* **TASK**
Convert the portion of the data that opens with the line containing "Does the image" and closes with the line containing "3. the bicycle", both included, into a JSON list of strings with one string per line. Omit blank lines and leave the pictures out.
□ □ □ □
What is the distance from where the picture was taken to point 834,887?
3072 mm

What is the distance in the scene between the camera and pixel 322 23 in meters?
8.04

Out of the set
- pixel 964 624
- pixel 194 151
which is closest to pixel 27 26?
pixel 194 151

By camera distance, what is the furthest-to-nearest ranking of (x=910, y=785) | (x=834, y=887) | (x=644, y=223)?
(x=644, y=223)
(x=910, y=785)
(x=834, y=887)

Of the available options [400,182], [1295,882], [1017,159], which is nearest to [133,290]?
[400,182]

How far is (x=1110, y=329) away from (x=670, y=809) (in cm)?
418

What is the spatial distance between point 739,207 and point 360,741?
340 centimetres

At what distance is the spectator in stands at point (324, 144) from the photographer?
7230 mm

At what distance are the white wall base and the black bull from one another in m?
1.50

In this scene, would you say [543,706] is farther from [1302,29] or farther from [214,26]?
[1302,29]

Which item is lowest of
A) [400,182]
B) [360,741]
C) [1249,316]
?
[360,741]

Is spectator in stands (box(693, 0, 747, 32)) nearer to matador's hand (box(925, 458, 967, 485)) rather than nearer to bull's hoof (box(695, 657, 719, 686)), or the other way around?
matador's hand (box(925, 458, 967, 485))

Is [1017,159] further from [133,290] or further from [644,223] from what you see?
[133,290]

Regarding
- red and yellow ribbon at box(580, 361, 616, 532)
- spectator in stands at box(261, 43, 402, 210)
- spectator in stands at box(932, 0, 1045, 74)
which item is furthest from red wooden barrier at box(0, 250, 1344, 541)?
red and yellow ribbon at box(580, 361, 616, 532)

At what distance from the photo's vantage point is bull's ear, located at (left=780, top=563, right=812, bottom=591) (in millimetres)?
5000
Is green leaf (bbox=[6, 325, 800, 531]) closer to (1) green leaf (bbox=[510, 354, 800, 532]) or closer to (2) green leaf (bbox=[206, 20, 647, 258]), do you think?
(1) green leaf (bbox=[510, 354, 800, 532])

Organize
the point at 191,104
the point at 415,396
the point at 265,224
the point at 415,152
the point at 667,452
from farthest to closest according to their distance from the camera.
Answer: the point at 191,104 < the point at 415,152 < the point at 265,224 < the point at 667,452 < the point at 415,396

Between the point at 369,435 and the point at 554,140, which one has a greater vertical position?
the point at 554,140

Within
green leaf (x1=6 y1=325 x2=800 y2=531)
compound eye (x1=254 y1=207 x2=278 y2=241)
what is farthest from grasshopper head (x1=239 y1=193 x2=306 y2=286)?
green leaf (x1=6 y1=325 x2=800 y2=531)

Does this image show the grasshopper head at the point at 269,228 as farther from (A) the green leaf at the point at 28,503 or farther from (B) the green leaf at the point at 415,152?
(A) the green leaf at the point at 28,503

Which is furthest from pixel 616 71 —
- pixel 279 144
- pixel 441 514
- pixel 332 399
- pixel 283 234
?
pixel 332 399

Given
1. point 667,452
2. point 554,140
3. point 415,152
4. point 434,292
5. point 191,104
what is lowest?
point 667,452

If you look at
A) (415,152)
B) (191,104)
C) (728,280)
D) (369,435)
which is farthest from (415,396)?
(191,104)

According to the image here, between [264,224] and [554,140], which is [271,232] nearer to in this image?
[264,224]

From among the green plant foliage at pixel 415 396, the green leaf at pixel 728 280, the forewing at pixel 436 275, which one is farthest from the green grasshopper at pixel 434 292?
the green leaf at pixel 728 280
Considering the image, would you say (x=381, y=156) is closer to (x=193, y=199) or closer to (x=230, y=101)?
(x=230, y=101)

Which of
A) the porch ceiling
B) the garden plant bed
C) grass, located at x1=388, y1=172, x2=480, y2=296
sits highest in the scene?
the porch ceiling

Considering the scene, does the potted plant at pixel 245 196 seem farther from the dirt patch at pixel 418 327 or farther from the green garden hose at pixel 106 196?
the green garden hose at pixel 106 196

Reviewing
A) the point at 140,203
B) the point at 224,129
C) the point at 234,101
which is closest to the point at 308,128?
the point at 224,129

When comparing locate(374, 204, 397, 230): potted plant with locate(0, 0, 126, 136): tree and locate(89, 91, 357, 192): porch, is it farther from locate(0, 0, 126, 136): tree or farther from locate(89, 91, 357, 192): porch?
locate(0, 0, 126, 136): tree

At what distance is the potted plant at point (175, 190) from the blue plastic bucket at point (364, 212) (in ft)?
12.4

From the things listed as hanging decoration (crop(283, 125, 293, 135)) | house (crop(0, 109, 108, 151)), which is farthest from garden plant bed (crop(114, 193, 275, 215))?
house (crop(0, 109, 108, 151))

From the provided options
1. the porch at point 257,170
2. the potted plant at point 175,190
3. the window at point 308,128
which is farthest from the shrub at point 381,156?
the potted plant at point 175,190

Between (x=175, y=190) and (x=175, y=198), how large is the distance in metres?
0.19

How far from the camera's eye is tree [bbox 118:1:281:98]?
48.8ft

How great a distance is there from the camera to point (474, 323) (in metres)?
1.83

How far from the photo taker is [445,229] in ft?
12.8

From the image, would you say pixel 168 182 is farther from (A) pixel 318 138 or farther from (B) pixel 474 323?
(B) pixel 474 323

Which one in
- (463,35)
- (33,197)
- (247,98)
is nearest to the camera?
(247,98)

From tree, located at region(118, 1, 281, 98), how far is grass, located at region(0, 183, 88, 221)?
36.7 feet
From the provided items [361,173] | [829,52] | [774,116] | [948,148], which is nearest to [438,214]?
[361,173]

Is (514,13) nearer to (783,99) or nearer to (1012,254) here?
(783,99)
□ □ □ □
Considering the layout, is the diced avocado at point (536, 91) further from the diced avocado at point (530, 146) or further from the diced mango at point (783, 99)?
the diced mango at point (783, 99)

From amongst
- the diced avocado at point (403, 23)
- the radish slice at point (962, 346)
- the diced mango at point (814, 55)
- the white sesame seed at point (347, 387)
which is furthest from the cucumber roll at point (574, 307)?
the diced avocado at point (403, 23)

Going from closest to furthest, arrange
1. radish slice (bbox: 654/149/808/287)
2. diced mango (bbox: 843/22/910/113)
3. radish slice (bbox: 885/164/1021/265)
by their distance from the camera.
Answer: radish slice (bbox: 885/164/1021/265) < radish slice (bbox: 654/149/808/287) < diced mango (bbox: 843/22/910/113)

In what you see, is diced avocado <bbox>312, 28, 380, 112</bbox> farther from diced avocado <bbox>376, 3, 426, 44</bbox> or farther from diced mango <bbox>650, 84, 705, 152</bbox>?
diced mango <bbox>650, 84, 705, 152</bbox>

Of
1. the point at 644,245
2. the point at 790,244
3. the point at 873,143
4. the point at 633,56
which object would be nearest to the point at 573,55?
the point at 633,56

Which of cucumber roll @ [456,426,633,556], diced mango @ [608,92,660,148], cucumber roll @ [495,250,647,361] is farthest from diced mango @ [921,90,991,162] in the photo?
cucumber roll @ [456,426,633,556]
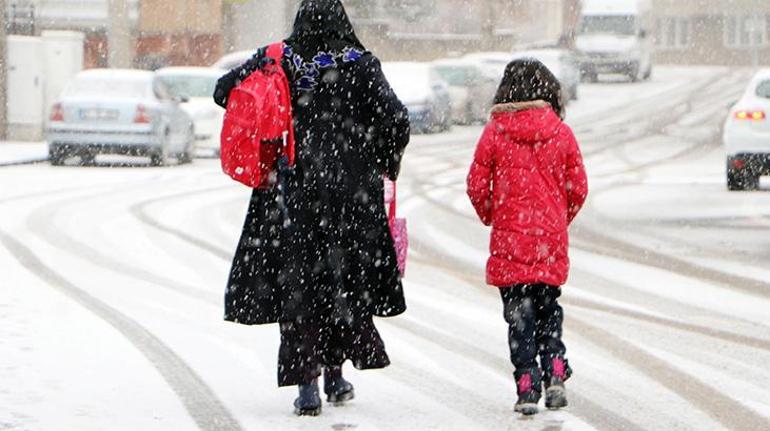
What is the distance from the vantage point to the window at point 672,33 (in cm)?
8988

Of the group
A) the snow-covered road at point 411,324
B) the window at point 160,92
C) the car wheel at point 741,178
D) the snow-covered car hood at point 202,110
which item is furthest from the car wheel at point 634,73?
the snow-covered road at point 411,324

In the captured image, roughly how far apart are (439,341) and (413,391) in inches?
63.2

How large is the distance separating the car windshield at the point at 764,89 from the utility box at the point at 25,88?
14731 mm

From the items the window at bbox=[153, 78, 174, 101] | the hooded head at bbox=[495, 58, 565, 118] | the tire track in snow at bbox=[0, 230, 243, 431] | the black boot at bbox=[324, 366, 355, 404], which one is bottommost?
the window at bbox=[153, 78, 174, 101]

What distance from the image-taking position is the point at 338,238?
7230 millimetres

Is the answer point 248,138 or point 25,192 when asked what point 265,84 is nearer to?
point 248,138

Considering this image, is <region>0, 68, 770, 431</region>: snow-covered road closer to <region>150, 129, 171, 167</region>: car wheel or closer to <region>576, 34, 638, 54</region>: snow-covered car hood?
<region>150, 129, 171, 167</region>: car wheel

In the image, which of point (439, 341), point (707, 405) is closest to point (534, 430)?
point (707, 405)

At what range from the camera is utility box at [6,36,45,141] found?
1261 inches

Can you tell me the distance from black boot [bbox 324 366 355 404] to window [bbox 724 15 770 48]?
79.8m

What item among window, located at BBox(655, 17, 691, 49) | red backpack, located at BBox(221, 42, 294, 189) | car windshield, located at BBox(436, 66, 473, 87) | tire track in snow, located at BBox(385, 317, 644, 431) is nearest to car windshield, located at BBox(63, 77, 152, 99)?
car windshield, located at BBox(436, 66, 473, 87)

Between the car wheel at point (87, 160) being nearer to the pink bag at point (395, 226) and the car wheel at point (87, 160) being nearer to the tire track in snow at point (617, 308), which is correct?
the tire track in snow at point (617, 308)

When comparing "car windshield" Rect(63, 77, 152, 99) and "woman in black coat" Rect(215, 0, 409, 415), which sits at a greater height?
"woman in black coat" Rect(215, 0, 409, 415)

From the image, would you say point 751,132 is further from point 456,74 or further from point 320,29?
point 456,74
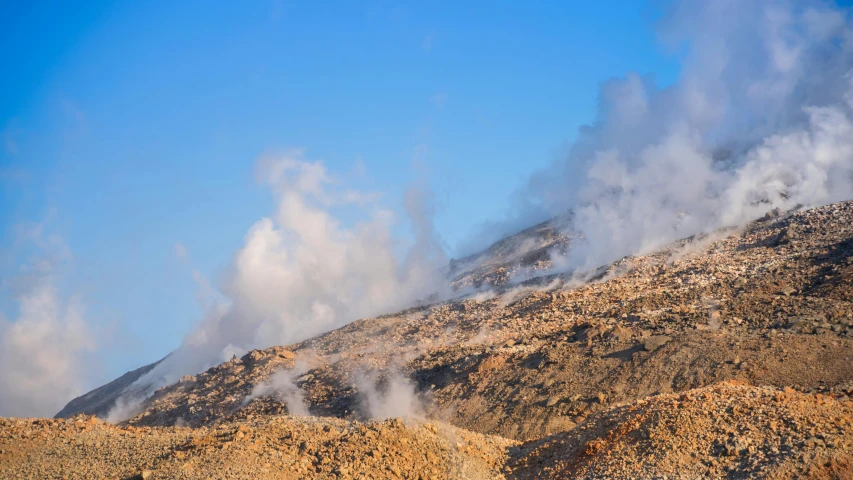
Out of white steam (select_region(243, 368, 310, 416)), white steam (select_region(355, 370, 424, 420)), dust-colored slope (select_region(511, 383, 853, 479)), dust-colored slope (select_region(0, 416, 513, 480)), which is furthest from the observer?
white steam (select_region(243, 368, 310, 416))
□ □ □ □
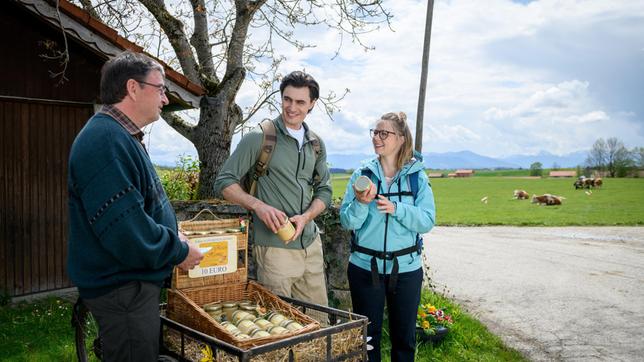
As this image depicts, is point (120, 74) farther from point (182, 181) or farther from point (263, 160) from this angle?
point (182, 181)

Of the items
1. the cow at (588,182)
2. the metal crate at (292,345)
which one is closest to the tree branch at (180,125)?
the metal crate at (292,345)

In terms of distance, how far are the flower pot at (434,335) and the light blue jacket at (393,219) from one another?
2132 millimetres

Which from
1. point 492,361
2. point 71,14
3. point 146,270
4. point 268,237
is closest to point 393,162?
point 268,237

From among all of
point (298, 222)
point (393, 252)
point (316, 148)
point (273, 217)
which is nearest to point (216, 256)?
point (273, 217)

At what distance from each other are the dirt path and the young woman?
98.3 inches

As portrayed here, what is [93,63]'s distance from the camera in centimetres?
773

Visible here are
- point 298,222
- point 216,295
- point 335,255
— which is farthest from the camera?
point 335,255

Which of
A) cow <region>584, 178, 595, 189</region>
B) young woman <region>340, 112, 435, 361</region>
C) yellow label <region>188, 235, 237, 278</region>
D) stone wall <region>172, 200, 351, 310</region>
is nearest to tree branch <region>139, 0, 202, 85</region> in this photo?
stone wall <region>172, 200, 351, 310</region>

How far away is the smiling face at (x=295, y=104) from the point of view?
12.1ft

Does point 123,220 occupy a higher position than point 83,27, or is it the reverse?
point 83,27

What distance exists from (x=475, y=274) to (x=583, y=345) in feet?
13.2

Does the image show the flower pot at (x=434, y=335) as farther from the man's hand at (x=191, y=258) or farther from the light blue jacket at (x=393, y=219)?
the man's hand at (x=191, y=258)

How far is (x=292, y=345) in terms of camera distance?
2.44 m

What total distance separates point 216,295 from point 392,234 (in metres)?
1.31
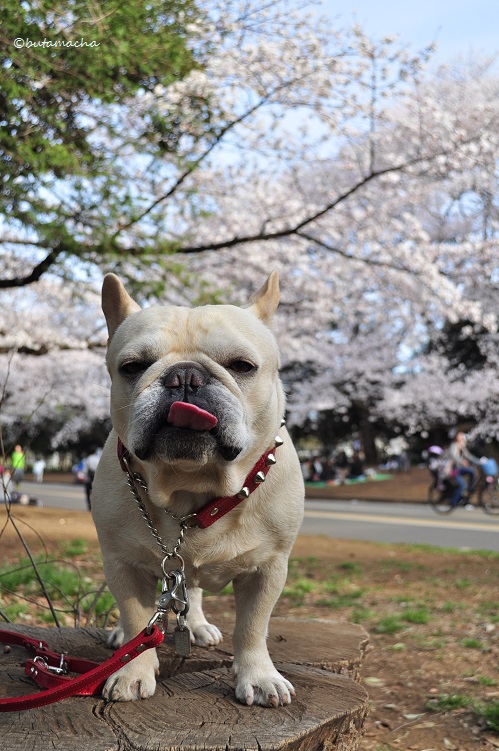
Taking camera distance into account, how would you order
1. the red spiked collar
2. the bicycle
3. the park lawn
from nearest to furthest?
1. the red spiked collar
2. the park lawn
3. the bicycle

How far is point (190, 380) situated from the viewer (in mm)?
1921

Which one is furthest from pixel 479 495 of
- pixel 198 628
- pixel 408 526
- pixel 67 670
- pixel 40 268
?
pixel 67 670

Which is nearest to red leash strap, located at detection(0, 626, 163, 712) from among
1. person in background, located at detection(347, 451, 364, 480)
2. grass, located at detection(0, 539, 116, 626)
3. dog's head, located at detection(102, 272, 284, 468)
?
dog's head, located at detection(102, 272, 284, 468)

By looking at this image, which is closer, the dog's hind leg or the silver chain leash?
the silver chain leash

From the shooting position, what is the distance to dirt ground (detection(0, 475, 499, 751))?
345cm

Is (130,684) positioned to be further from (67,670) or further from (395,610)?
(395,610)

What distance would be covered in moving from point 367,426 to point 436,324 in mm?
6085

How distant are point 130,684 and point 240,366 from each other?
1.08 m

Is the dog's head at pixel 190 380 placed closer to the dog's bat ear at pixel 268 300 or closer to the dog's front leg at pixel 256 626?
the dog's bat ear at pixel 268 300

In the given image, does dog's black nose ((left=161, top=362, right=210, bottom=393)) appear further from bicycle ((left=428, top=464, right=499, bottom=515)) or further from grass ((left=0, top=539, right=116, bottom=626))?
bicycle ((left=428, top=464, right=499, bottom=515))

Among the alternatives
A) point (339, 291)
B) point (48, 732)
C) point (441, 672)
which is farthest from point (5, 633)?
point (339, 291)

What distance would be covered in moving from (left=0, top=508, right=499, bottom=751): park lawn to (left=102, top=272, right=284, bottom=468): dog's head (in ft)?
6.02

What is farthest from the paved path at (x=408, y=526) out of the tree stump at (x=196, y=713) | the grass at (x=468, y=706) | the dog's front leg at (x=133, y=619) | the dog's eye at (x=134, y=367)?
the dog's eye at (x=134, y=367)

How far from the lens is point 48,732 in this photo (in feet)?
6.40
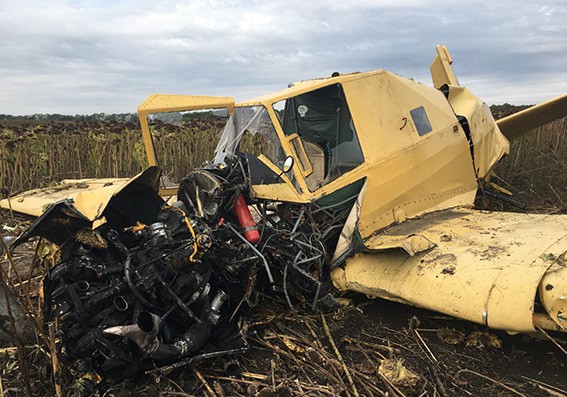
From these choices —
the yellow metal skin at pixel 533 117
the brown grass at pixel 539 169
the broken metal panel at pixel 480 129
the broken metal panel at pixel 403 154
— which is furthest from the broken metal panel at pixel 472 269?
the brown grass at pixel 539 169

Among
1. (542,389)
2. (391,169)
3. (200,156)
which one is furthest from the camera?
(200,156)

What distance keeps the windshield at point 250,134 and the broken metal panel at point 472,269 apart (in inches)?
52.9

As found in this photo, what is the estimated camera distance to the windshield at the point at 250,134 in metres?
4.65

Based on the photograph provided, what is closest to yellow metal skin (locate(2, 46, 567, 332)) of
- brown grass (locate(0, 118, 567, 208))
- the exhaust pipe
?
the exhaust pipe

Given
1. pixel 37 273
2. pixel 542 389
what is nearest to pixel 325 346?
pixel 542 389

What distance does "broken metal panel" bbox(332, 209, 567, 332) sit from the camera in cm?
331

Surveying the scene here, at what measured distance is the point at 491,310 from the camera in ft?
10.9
□ □ □ □
* **OUTPUT BELOW**
[
  "Does the image show the flower pot at (x=434, y=335) as farther from the man's hand at (x=191, y=258) or farther from the light blue jacket at (x=393, y=219)?",
  "the man's hand at (x=191, y=258)",
  "How far is (x=292, y=345) in terms of camera distance?",
  "2.44 m",
  "What total distance separates point 216,295 from point 392,234 (in metres)?",
  "1.31",
  "Taking camera distance into account, how would you order",
  "1. the red spiked collar",
  "2. the bicycle",
  "3. the park lawn",
  "from nearest to furthest?",
  "1. the red spiked collar",
  "2. the park lawn",
  "3. the bicycle"
]